Problems to solve ::
1. According to the passage about Prince Albert, on what date was he given the title of Prince Consort?
2. Decide whether each statement agrees with the passage about Prince Albert, answering yes or no and quoting the deciding words: (a) Albert and the Queen were laid in a sarcophagus carved from the largest block of granite ever quarried in Britain. (b) Albert asked that effigies of him be raised. (c) The Prince Consort's Library at Aldershot no longer exists.
3. Continue the passage about Prince Albert from its last sentence.

Given text ::

* Start *

Albert's body was temporarily entombed in St George's Chapel, Windsor Castle.[117] A year after his death his remains were deposited at Frogmore Mausoleum, which remained incomplete until 1871.[118] The sarcophagus, in which both he and the Queen were eventually laid, was carved from the largest block of granite that had ever been quarried in Britain.[119] Despite Albert's request that no effigies of him should be raised, many public monuments were erected all over the country and across the British Empire.[120] The most notable are the Royal Albert Hall and the Albert Memorial in London. The plethora of memorials erected to Albert became so great that Charles Dickens told a friend that he sought an "inaccessible cave" to escape from them.[121]


Places and objects named after Albert range from Lake Albert in Africa to the city of Prince Albert, Saskatchewan, to the Albert Medal presented by the Royal Society of Arts. Four regiments of the British Army were named after him: 11th (Prince Albert's Own) Hussars; Prince Albert's Light Infantry; Prince Albert's Own Leicestershire Regiment of Yeomanry Cavalry, and The Prince Consort's Own Rifle Brigade. He and Queen Victoria showed a keen interest in the establishment and development of Aldershot in Hampshire as a garrison town in the 1850s. They had a wooden Royal Pavilion built there in which they would often stay when attending reviews of the army.[122] Albert established and endowed the Prince Consort's Library at Aldershot, which still exists today.[123]


Biographies published after his death were typically heavy on eulogy. Theodore Martin's five-volume magnum opus was authorised and supervised by Queen Victoria, and her influence shows in its pages. Nevertheless, it is an accurate and exhaustive account.[124]Lytton Strachey's Queen Victoria (1921) was more critical, but it was discredited in part by mid-twentieth-century biographers such as Hector Bolitho and Roger Fulford, who (unlike Strachey) had access to Victoria's journal and letters.[125] Popular myths about Prince Albert—such as the claim that he introduced Christmas trees to Britain—are dismissed by scholars.[126] Recent biographers such as Stanley Weintraub portray Albert as a figure in a tragic romance who died too soon and was mourned by his lover for a lifetime.[53] In the 2009 movie The Young Victoria, Albert, played by Rupert Friend, is made into a heroic character; in the fictionalised depiction of the 1840 shooting, he is struck by a bullet—something that did not happen in real life.[127][128]



Titles, styles, honours and arms



Titles and styles




Albert robed as a Knight Grand Cross of the Bath, 1842


In Britain, Albert was styled His Serene Highness Prince Albert of Saxe-Coburg and Gotha in the months before his marriage,[25] until granted the style of Royal Highness on 6 February 1840.[1] He was given the title of Prince Consort on 25 June 1857.[33]



Honours


British




  • KG: Knight of the Garter, 16 December 1839[129]


  • KT: Knight of the Thistle[130]


  • KP: Knight of St Patrick[130]


  • GCB: Order of the Bath

    • Knight Grand Cross, 6 March 1840[131]

    • Great Master, 25 May 1847[132]




  • KSI: Extra Knight of the Star of India, 25 June 1861[133]


  • GCMG: Knight Grand Cross of St Michael and St George[130]


Foreign




  •  Belgium: Grand Cordon of the Order of Leopold: wedding gift of his uncle, King Leopold, 1839[134]


  •  Spain: Knight of the Golden Fleece, 27 April 1841[135]


  •  Denmark: Knight of the Elephant, 10 January 1843[136]


  •  Austria: Grand Cross of the Order of St. Stephen of Hungary, 1843[137]


  •  Sweden: Knight of the Seraphim, February 1856[138]



Arms




Coat of arms of Prince Albert of Saxe-Coburg and Gotha as granted in 1840


Upon his marriage to Queen Victoria in 1840, Prince Albert received a personal grant of arms, being the royal coat of arms of the United Kingdom differenced by a white three-point label with a red cross in the centre, quartered with his ancestral arms of Saxony.[1][139] They are blazoned: "Quarterly, 1st and 4th, the Royal Arms, with overall a label of three points Argent charged on the centre with cross Gules; 2nd and 3rd, Barry of ten Or and Sable, a crown of rue in bend Vert".[140] The arms are unusual, being described by S. T. Aveling as a "singular example of quartering differenced arms, [which] is not in accordance with the rules of Heraldry, and is in itself an heraldic contradiction."[141] Prior to his marriage Albert used the arms of his father undifferenced, in accordance with German custom.

* End *

Supplied information ::

* Start *

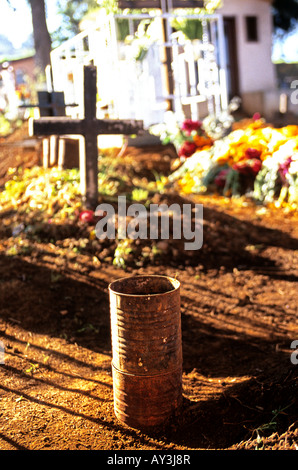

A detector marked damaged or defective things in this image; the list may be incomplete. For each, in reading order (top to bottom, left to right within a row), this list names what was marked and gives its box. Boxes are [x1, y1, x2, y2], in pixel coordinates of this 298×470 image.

* End *

Exercise answers ::
1. 25 June 1857.

2.
(a) Yes: "The sarcophagus, in which both he and the Queen were eventually laid, was carved from the largest block of granite that had ever been quarried in Britain."
(b) No: "Despite Albert's request that no effigies of him should be raised"
(c) No: "Albert established and endowed the Prince Consort's Library at Aldershot, which still exists today."

3.
Albert's Garter stall plate displays his arms surmounted by a royal crown with six crests for the House of Saxe-Coburg and Gotha; these are from left to right: 1. "A bull's head caboshed Gules armed and ringed Argent, crowned Or, the rim chequy Gules and Argent" for Mark. 2. "Out of a coronet Or, two buffalo horns Argent, attached to the outer edge of five branches fesswise each with three linden leaves Vert" for Thuringia. 3. "Out of a coronet Or, a pyramidal chapeau charged with the arms of Saxony ensigned by a plume of peacock feathers Proper out of a coronet also Or" for Saxony. 4. "A bearded man in profile couped below the shoulders clothed paly Argent and Gules, the pointed coronet similarly paly terminating in a plume of three peacock feathers" for Meissen. 5. "A demi griffin displayed Or, winged Sable, collared and langued Gules" for Jülich. 6. "Out of a coronet Or, a panache of peacock feathers Proper" for Berg.[140]
The supporters were the crowned lion of England and the unicorn of Scotland (as in the Royal Arms) charged on the shoulder with a label as in the arms. Albert's personal motto is the German Treu und Fest (Loyal and Sure).[140] This motto was also used by Prince Albert's Own or the 11th Hussars.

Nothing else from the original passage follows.